しかし、現在ではこのような消費行動が変化しつつある。
それがまず現れているのが、購入場所。みなさんは、傘を購入するときどこに行くだろうか。「コンビニ」と答える人が多いかもしれない。実際、過去のピーク時には、年間4,500万~5,500万本が売れると言われていた。だが、近年は販売数量は微減が続いている。こうした動きと対照的に、販売数を伸ばしているのが、雑貨などを扱う「PLAZA」なのだ。
理由は、傘の“種類”にある。
「現在、PLAZAの傘の販売割合は、晴雨兼用傘が62%、雨傘が38%と完全に逆転しています。

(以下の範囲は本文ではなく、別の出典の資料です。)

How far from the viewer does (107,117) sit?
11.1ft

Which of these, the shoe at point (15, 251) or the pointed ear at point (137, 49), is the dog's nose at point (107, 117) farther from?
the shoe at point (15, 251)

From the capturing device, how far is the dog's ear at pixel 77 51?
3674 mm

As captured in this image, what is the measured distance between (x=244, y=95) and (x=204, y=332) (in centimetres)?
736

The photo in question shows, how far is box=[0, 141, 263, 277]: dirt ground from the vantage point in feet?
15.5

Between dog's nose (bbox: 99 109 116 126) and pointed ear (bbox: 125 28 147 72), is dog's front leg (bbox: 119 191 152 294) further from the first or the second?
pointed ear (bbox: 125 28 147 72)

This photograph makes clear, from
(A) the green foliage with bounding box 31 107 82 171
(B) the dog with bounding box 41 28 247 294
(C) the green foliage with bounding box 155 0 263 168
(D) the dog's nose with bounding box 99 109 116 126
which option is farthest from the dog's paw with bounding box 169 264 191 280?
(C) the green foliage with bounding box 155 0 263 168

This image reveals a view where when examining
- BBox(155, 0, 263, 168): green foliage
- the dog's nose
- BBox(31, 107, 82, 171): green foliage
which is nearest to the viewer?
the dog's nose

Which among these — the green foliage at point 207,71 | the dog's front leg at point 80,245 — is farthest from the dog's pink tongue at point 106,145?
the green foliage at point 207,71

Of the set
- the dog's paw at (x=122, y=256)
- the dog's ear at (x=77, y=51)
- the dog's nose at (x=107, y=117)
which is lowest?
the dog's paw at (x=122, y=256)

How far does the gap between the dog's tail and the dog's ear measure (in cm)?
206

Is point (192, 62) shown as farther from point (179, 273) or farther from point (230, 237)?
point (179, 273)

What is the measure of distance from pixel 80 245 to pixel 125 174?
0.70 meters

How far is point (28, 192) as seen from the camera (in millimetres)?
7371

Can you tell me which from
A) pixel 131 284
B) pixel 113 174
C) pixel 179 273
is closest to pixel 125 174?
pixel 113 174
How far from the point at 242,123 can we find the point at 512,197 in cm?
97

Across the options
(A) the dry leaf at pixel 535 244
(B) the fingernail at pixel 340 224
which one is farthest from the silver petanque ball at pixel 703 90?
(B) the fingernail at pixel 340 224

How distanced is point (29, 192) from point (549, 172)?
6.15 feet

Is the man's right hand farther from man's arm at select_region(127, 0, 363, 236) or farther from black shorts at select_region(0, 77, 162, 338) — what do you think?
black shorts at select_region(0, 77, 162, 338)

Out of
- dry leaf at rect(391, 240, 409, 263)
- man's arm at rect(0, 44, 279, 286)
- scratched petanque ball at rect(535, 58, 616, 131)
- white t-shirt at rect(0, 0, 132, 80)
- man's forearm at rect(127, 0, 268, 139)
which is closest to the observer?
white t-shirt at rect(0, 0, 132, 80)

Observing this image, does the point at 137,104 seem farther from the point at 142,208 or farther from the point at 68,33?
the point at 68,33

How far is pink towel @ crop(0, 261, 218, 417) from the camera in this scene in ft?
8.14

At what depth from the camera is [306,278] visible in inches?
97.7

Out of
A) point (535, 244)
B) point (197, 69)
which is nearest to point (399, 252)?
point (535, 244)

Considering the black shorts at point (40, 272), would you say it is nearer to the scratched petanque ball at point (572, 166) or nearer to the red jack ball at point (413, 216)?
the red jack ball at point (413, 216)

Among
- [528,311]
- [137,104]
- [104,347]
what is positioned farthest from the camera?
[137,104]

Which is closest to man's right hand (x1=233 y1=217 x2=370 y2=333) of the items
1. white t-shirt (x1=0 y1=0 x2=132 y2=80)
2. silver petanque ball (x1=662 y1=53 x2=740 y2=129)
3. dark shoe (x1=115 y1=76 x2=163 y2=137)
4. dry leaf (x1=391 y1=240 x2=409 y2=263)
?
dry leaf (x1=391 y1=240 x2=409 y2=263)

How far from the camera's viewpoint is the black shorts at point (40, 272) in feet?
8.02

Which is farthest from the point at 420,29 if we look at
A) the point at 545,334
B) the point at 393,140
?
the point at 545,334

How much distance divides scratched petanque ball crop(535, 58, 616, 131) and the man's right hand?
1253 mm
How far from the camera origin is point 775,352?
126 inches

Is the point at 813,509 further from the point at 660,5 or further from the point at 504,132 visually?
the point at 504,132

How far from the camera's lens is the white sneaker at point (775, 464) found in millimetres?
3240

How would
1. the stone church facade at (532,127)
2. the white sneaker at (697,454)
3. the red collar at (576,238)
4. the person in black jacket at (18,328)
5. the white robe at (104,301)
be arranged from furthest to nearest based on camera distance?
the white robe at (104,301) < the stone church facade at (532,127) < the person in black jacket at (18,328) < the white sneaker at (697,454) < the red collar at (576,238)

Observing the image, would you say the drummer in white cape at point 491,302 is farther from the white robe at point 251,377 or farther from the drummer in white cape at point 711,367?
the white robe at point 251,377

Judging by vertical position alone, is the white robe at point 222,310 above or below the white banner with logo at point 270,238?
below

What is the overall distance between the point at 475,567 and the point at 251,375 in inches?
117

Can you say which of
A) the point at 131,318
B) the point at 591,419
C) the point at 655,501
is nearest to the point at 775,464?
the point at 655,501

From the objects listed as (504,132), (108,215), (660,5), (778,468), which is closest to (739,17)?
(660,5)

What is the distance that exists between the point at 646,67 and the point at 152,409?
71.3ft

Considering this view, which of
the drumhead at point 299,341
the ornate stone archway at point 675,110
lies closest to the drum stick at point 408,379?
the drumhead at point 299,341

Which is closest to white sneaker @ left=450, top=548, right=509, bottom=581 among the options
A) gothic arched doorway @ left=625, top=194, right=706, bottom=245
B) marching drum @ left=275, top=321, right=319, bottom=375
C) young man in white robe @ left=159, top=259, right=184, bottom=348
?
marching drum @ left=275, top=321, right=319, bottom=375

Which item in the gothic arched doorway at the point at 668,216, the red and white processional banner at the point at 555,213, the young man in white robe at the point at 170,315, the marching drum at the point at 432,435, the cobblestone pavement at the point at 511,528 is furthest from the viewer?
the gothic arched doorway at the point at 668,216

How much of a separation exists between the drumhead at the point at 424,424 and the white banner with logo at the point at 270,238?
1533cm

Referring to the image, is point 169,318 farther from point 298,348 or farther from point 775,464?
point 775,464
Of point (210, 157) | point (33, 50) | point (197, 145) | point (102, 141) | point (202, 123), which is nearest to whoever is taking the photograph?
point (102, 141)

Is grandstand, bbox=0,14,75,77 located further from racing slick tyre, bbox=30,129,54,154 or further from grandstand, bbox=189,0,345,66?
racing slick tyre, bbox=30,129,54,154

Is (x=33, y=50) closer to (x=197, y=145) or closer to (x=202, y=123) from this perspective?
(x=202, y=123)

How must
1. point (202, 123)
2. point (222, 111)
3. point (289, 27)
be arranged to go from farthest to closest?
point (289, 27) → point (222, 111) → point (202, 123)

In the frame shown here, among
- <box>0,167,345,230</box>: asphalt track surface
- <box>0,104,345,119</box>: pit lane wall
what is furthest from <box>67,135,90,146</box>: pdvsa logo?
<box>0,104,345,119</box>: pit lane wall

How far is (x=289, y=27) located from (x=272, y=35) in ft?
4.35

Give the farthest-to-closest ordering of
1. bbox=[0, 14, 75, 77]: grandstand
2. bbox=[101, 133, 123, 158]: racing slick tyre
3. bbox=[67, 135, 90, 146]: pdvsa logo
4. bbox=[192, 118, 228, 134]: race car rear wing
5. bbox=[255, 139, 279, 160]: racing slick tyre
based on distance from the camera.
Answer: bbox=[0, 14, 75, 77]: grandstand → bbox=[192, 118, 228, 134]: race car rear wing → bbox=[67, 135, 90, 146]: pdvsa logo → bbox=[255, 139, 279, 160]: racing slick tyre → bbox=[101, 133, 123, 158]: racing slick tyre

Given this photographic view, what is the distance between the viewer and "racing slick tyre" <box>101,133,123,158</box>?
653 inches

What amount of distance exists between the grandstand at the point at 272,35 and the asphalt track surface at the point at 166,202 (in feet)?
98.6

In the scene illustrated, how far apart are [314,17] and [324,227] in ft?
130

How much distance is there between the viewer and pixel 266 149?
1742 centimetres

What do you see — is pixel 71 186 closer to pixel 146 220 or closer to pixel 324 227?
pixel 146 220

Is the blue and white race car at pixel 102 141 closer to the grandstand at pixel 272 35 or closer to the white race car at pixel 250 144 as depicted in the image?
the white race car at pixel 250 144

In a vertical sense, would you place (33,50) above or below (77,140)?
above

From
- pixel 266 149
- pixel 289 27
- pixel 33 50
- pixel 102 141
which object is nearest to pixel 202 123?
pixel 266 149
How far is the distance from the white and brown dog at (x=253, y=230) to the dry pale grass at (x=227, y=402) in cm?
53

晴雨兼用の折りたたみ傘を持ち歩き、晴れの日は日傘として使い、もちろん雨の日は雨傘として使うケースが多いのです。そのため、一昔前とは、購買行動が変化していると言えます」
とは、同社バイヤーの大塚里奈氏。コンビニで売れる傘が、非常時の“緊急購買”中心である雨傘なのに対し、晴雨兼用傘は“お気に入りの1本”を求める傾向が強い。ゆえに、PLAZAのような店舗に足を運ぶと推察できる。

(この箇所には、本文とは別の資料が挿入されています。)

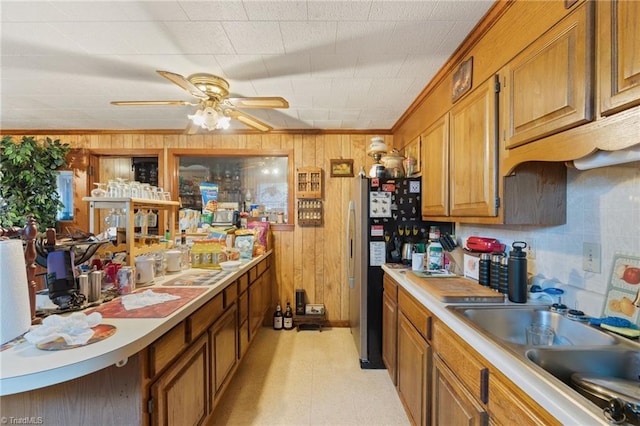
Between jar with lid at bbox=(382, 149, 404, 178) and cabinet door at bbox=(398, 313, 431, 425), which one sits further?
jar with lid at bbox=(382, 149, 404, 178)

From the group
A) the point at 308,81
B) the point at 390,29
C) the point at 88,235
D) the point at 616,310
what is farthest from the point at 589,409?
the point at 88,235

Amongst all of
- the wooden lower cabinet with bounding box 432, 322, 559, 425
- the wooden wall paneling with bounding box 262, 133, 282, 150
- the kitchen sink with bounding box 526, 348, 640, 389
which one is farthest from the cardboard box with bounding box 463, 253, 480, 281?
the wooden wall paneling with bounding box 262, 133, 282, 150

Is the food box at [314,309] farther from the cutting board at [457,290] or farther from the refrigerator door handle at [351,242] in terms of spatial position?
the cutting board at [457,290]

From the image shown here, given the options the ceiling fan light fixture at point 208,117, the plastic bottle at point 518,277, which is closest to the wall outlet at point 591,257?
the plastic bottle at point 518,277

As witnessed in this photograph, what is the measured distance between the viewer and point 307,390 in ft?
7.36

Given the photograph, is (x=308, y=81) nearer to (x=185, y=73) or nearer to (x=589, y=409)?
(x=185, y=73)

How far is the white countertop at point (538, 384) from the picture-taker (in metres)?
0.66

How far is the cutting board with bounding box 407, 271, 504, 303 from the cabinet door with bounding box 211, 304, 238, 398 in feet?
4.29

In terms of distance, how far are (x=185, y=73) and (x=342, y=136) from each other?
6.34 ft

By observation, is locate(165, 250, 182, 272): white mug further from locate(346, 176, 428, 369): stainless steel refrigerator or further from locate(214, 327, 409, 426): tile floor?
locate(346, 176, 428, 369): stainless steel refrigerator

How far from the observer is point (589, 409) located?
0.66m

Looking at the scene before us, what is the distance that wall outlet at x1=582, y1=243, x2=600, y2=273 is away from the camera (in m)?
1.26

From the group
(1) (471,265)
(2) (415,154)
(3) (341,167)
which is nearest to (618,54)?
(1) (471,265)

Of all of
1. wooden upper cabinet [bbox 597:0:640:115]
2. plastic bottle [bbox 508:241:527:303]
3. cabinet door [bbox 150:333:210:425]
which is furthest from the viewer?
plastic bottle [bbox 508:241:527:303]
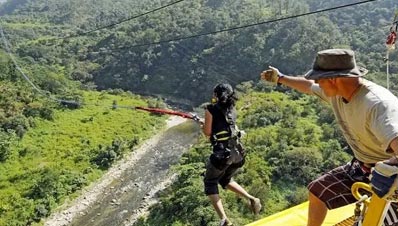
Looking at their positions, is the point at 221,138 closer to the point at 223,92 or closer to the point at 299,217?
the point at 223,92

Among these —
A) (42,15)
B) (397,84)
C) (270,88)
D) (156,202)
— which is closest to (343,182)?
(156,202)

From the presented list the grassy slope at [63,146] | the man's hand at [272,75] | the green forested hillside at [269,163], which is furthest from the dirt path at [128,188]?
the man's hand at [272,75]

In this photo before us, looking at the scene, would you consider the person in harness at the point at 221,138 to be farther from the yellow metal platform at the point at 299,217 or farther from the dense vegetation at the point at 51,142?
the dense vegetation at the point at 51,142

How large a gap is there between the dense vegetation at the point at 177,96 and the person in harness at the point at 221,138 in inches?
211

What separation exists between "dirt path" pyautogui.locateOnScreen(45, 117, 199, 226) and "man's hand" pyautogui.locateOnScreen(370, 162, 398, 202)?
68.5 feet

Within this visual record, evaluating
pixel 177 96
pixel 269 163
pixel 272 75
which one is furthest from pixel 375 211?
pixel 177 96

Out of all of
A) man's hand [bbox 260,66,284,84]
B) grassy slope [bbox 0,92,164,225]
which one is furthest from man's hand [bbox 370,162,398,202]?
grassy slope [bbox 0,92,164,225]

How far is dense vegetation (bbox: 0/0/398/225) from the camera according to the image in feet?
76.1

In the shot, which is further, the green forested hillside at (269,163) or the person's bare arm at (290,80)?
the green forested hillside at (269,163)

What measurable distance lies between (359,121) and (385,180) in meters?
0.46

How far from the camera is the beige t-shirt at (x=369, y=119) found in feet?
5.50

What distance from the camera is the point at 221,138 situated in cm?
366

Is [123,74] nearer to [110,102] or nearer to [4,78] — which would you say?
[110,102]

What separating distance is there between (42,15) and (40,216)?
244 ft
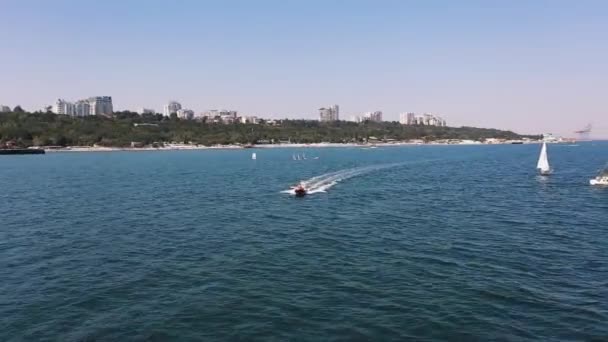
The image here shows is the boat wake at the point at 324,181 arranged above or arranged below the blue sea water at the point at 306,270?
above

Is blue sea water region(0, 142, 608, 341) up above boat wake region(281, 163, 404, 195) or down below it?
below

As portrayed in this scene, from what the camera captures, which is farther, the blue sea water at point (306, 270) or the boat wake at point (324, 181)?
the boat wake at point (324, 181)

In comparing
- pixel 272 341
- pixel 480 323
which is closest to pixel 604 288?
pixel 480 323

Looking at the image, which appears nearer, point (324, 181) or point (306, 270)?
point (306, 270)

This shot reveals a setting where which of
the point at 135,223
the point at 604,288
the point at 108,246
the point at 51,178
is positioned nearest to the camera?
the point at 604,288

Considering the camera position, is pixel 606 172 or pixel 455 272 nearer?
pixel 455 272

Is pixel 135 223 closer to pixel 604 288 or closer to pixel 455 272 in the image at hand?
pixel 455 272

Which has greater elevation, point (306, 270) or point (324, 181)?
point (324, 181)

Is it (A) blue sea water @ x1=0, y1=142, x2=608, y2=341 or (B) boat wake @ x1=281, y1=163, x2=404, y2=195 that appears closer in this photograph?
(A) blue sea water @ x1=0, y1=142, x2=608, y2=341
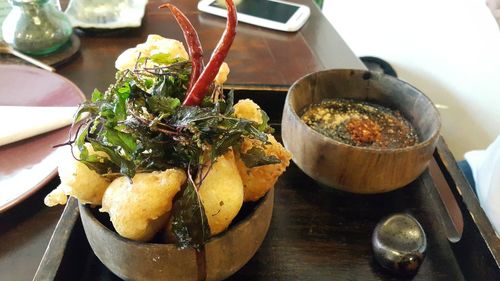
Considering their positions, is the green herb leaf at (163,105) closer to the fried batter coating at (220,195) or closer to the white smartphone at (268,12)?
the fried batter coating at (220,195)

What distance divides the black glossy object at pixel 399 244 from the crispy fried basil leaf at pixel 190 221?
0.90 feet

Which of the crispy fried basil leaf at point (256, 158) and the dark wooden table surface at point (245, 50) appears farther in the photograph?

「PLAZAのメイン顧客は女性ですが、晴雨兼用傘は若年男性も購入されたり、お子さまへのプレゼントとしてお母さまが購入されることもあります」(大塚氏、以下同)
慌てて傘を買う、が減った
さらに、突然の雨で慌てて購入するケースは、かつてより少なくなっているそうだ。
「天気予報と雨雲レーダーの進化、普及で、雨傘の売上は少なくなっているとメーカーさんがおっしゃっていました。多くの消費者は家を出る前にスマホで予報やレーダーをチェックする習慣がつき、あらかじめ傘を持っていくようになったからです」
スマホのアプリで簡単に確認できるようになり、天気予報に接する機会が増えているとも考えられる。こうした情報の発達に加え、そもそものお天気事情が、雨傘から晴雨兼用傘ないし日傘への移行理由として大きいと、メーカーは分析しているという。
「ここ数年は降雨量が平均を下回り、かわりに猛暑日や残暑が増えています。一方で、短時間に一気に雨が降るという不安定な天候。そのため、日傘をメインとして使いつつ、急な雨にはそのまま日傘を雨傘として代用されている印象があるようです。梅雨の時期でも、1日中雨の日は少なくなり、日傘で一時的に防げればいいという声もあるそうです。雨傘のでも、急な雨に備えて持っておける、軽量やコンパクトなものの売れ行きが好調になっているといいます」
慌てて傘を買う、が減ったこともコンビニの傘の売り上げが鈍化した要因なのだろう。